Review of Issues during the week from 31st August to 7th September 2011.

Over the weekend (Sunday 5th Sep) there were load issues on the Castor Atlas instance (MCTape service class) The Atlas FTS channels to RAL were reduced (in the end down to 25% of nominal values). These were raised back to 50% of nominal values on Monday, and to 100% yesterday (Tuesday) morning.
There was a failure of the RAL Site Access Router that broke network connectivity into RAL from 01:10 to 08:10 on the morning of Monday 5th September. The call-out mechanisms that should have notified someone of this failure did not work - resulting in the long site outage.
We have seen intermittent errors for the SAM tests on our one non-cream CE (lcgce06) for the last week or so. Cause not yet understood.

The Atlas migration queue (writing to tape) has been developing a large backlog since Sunday. There is high load, but we are investigating as there appears to be another problem exacerbating this.
There is an ongoing problem today migrating CMS data to tape. This is a problem triggered by a particular set of CMS files.
Following a routine maintenance check a problem was located on the 11kV feed into the computer building with an intermittent short taking place. This has now been located and following some internal switching the discharge has stopped. However, an intervention on the power systems in the building is required, although the extent of any power outage during this work is not yet known.
The problem of packet loss on the main network link from the RAL site remains. RAL networking team continue to actively investigate this problem. This is currectly at a low level and is not causing problems, although a concern remains that it may become worse if the network load rises.
Atlas reported slow data transfers into the RAL Tier1 from other Tier1s and CERN (ie. asymmetrical performance). CMS seems to experience this as well (but between RAL and foreign T2s). The pattern of asymmetrical flows appears complex and is being actively investigated. We are in contact with people in the US investigating a similar issue. The types of things being studied include disk server tp/ip configurations.

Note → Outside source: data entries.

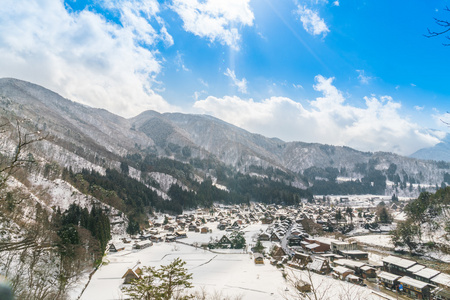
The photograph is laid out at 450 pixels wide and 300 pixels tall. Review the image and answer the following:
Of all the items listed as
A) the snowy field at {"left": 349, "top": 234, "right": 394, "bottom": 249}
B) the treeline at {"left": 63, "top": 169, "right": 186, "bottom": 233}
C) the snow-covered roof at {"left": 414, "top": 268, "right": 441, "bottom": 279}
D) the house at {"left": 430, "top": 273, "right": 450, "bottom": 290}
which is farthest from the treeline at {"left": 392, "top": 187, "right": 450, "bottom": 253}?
the treeline at {"left": 63, "top": 169, "right": 186, "bottom": 233}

GDSS233 (AtlasGroupDisk) suffered three disk failures (the second and third during last night, Tuesday-Wednesday 6/7 Sep). The server is still working. It was being drained, a process that was largely complete, before this happened. The system is currently out of production as it rebuilds one of its disks.

A networking (routing) change relating to https traffic outbound was made on Tuesday morning (6th Sep.)

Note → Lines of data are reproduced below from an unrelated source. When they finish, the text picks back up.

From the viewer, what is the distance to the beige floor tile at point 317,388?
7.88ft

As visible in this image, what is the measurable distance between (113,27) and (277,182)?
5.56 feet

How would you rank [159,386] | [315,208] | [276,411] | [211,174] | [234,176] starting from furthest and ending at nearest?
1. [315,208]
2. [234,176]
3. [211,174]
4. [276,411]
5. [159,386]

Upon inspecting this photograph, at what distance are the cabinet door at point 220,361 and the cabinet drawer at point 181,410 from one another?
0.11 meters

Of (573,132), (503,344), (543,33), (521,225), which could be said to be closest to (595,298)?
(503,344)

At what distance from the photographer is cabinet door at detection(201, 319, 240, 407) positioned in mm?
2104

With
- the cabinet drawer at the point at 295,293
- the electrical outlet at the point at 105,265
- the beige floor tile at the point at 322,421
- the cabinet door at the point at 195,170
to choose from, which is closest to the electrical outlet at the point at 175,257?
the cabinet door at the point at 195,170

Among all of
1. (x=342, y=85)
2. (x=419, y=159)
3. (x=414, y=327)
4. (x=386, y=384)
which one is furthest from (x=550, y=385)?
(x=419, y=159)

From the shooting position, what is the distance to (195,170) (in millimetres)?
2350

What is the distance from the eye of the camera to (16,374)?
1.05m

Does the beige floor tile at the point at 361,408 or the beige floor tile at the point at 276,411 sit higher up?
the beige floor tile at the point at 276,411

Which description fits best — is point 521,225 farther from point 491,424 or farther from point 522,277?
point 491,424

Wednesday 7th September: Apply Oracle Security updates ("CPU") to the databases behind the LFC, FTS & 3D services.
Provisionally: Wednesday 21st September:
- First stage of Castor Database Migrations.
- Routing change to extend 'OPN' address range.

Wednesday 7th September: LFC, FTS & 3D: At Risk during rolling upgrade to apply Oracle Critical Patch Update.

The following items are being discussed and are still to be formally scheduled and announced:

Intervention to fix problem on 11kV power feed to building and connect up some parts of the cooling system to the UPS. This is being planned but may require a complete outage (including systems on UPS).
Switch Castor and LFC/FTS/3D to new Database Infrastructure.
Networking change required to extend range of addresses that route over the OPN.
Address permissions problem regarding Atlas User access to all Atlas data.
Networking upgrade to provide sufficient bandwidth for T10KC tapes.
Microcode updates for the tape libraries are due.
Further updates to CEs: (CE06 de-commissioning; update to Glite updates on CE09 outstanding).
Replace hardware running Castor Head Nodes (aimed for end of year).

There was one unscheduled entry when the failure of the Site access Router disrupted network access to RAL.

Service	Scheduled?	Outage/At Risk	Start	End	Duration	Reason
lcgfts, lcgftm, lfc-atlas.gridpp.rl.ac.uk, lfc.gridpp.rl.ac.uk, lhcb-lfc.gridpp.rl.ac.uk,	SCHEDULED	WARNING	07/09/2011 09:00	07/09/2011 17:00	8 hours	At Risk during rolling upgrade to apply Oracle Critical Patch Update.
Whole site	UNSCHEDULED	OUTAGE	05/09/2011 01:10	05/09/2011 08:10	7 hours	Networking problem disconnected whole site.